Sensitivity, specificity, type I error, type II error, and?
Machine learning and statistics always confuse people not only by the algorithms but also by the evaluation of the results. Confusion matrix, contingency table, to name but a few, are all visualization methods for ease of understanding the meaning of the evaluation parameters. You must hear about these parameters every day, for example, when people talk about the "sensitivity” and the “specificity” of a COVID-19 PCR test.
In this post, I will put together the seemingly similar concepts of evaluation metrics from both statistics and machine learning. These parameters are chosen based on my personal experience of learning.
Hypothesis testing in statistics versus prediction performance in machine learning
Hypothesis testing
In statistics, the 2x2 table is used for summarize the statistical results and the truth. A brief instruction of formulating a hypothesis: Let’s say we are testing two hypothesis regarding which one is closer to the truth. In statistics, if you fail to reject a hypothesis, it does not mean you “accept” that it is true, it simply means you cannot reject this possibility that it is true and there are all other possible hypothesis out there, including the alternative hypothesis. In this case, we are not concluding the question.
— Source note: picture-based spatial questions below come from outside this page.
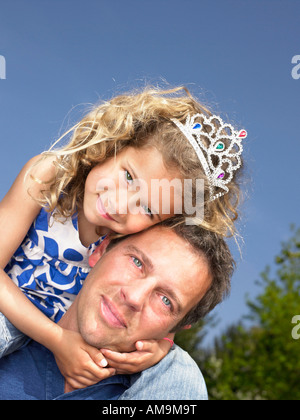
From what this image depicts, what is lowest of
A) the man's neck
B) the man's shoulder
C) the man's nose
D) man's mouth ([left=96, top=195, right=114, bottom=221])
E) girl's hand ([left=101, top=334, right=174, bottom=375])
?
the man's shoulder

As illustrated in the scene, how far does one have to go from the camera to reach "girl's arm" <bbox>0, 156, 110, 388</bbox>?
299cm

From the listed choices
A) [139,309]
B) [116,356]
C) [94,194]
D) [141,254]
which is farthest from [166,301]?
[94,194]

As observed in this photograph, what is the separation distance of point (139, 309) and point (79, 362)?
465 millimetres

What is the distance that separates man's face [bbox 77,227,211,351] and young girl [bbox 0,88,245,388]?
0.15 meters

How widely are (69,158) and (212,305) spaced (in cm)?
142

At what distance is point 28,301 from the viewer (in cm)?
334

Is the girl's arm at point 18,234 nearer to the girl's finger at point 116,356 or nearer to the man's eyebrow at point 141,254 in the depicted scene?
the girl's finger at point 116,356

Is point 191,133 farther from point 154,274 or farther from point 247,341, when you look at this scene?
point 247,341

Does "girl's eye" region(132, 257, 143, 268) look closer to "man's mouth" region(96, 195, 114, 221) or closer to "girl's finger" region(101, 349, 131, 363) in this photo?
"man's mouth" region(96, 195, 114, 221)

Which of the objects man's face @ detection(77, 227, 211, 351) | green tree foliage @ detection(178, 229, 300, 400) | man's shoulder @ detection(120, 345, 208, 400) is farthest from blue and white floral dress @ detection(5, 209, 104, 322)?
green tree foliage @ detection(178, 229, 300, 400)

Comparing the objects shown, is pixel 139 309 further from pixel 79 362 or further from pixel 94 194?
pixel 94 194

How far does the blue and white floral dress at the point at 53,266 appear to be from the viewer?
367cm

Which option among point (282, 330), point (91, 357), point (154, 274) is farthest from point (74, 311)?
point (282, 330)

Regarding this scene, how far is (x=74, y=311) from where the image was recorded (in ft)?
10.7
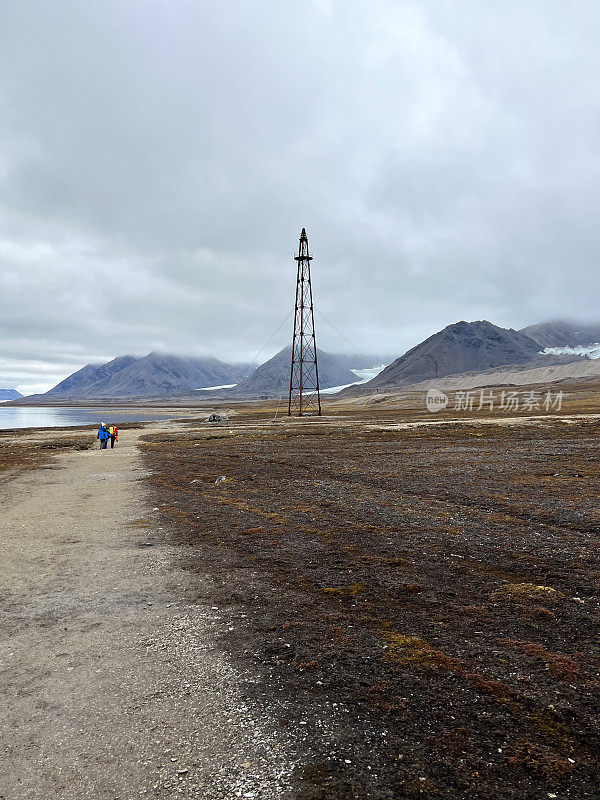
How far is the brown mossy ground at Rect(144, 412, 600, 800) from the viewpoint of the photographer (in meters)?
4.61

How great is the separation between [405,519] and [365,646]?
756cm

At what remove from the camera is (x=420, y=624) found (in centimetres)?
743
On the other hand, if you “reject” a hypothesis, that means the other hypothesis you are testing cannot be rejected, therefore a conclusion will be drawn on that premise. Therefore, we want to “reject” a hypothesis more than to “fail to reject” one; hence, we want to “fail to reject” our anticipated outcome by rejecting the unwanted outcome. For example, when testing if drug A and drug B exert different effects on patients, as a researcher, I want to see the difference; hence, the null hypothesis here (H0) could be there is no difference between two drugs, and the alternative hypothesis (H1) could be there is difference. Rejecting H0 renders the conclusion that we cannot reject H1, and therefore there is statistically difference between two drugs effect.
Machine learning
In machine learning, we want to see how well the model prediction aligns with the truth. Hence, a contingency table with “truth” and “prediction” is generated, and all samples can be categorized into four possible outcomes: TP, TN, FP, FN. For the explanation of these outcomes and performance parameter, please see Figure 2.
Now, you may also hear a lot about “precision” and “recall”. What are they? When doing a supervised machine learning project, you need to first label the samples with outcomes, for both true and predicted outcomes, let’s use +(positive) and - (negative) as an example. Figure 3illustrates the definition of precision and recall, and their harmonic mean, F1- score.
Precision = PPV
Recall = sensitivity = TPR
You may now realize that precision and recall depends on the model’s prediction on FP and FN, and hence it is always a “tradeoff”. But what is the “threshold” that determines the best combination of precision and recall? What does the threshold mean?
Again, in a machine learning project, if a neural network is used, then the classification outcome of a binary class is generated by the probability of the model’s confidence on the two classes, for example, predict 0 with 80% confidence and 1 with 20% confidence, and hence the result prediction will be 0. I will not go into details regarding how coding can be done to transfer probability to classes; however, the point here is, the probability of deciding the maximum level of predicting from 0 to 1, that is the threshold, can also be manipulated by coding. Hence, next time, when you read a machine learning article, and it is stated that the decision threshold was found based on performance metrics, you will understand that the threshold is the boundary set by researchers that distinguishes the prediction of 0 and 1.
Other parameters
I have also come across a few other machine learning performance parameters. These parameters will be updated here.
- Matthews correlation coefficient (MCC)
(1) Value is always between -1 and 1; 0 means that the classifier is no better than a random flip of a fair coin.
A. when the classifier is perfect (FP = FN = 0), the value of MCC is 1
B. when the classifier always misclassifies (TP = TN = 0), the value of MCC is -1
(2) It is perfectly symmetric, all classes are included and no class is more important than the other
(3) If you switch the positive and negative, you’ll still get the same value
to be continued…
A screening test with high sensitivity, we will have many FP. This is why if a test with high sensitivity, there is a risk of having general testing since high FP would create unnecessary public fear.